On the face of it, the redevelopment of previously run-down areas with no cost to the public purse would appear to be a good thing. But there are concerns about the private landlords of these spaces who have the power to restrict and control activities of the public using these spaces.  Alongside these new private-public developments, the rise of Business Improvement Districts (BIDs) has increased private sector influence over town and city centres.

A bridge too far?

The issue of privatised public spaces was given renewed prominence with the proposals for a new “Garden Bridge” across the River Thames. Designed by Thomas Heatherwick  the project envisions a pedestrian bridge with its own elevated garden.

Supporters say the Garden Bridge will enrich London, providing economic, environmental and aesthetic benefits. But opponents have expressed concerns about a list of rules prohibiting activities on the bridge, such as busking and cycling. Restrictions of this kind have been applied to other POPS, sometimes resulting in awkward encounters between members of the public and security guards representing the property managers.
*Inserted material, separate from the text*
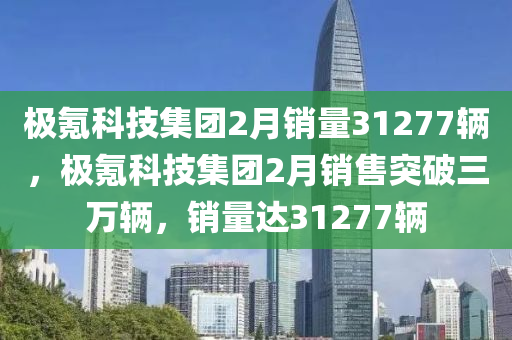 極氪科技集團(tuán)2月銷量31277輛，極木工機(jī)械,設(shè)備,零部件氪科技集團(tuán)2月銷售突破三萬輛，銷量達(dá)31277輛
As things stand, the fate of the Garden Bridge remains uncertain, following the decision by the Mayor of London to set up an inquiry into the project’s use of public money, and a warning from the National Audit Office that the money may have been wasted.

The pros and cons of POPS

But does it really matter if urban spaces that appear to be public are actually privately-owned?
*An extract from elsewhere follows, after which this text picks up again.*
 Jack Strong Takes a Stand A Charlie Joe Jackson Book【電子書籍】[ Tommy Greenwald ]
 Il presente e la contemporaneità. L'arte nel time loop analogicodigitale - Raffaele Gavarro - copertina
No, say POPS supporters. Without private funding, spaces such as Brindleyplace and LiverpoolOne might not have been developed at all. Furthermore, the cost of maintaining these privately owned public spaces can be borne by the private sector, instead of local authorities (and the taxpayer). They also point to Liverpool One as a successful example of town centre regeneration, and suggest that private ownership of public space can be a catalyst for renewal of neglected spaces.
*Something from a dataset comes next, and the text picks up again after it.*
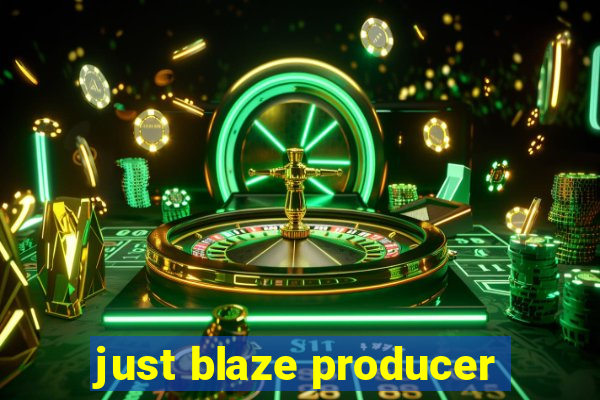 just blaze producer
But others are unhappy with the creeping privatisation of public spaces, arguing that they sacrifice community spirit and historical identity for the sake of a sterile, monotonous, corporatised spaces. Opponents of POPS are also concerned about the restrictions land owners place on such spaces.

The view from Aberdeen

One city which has recently bucked the trend towards private control over public spaces is Aberdeen. In 2010, the city council planned to hand over the historic Union Terrace Gardens in the city centre to a consortium of business interests – Aberdeen City Garden Trust – under a long lease. The trust released its plans to redesign the Victorian park, raising the sunken gardens to street level. Campaign groups mounted opposition to the scheme, but it was narrowly approved in a city-wide referendum in 2012. However, a new Labour administration came to power shortly after the referendum, and the scheme was finally scrapped. During the summer of 2016, the council announced new plans to redevelop the site, which will remain in public hands.

Final thoughts

The Aberdeen example shows that moves to put public spaces in private hands are not universally popular, or inevitable. Even so, many local authorities are struggling to maintain public spaces, leaving the way open for private developers. The Queen Elizabeth Olympic Park, in the borough of Newham, is one of the most recent POPS to appear in London. Sir Robin Wales, the elected mayor of Newham would have preferred the park to be maintained using public funds, but has accepted that his borough could not afford to manage it: “We know we don’t have an income stream.”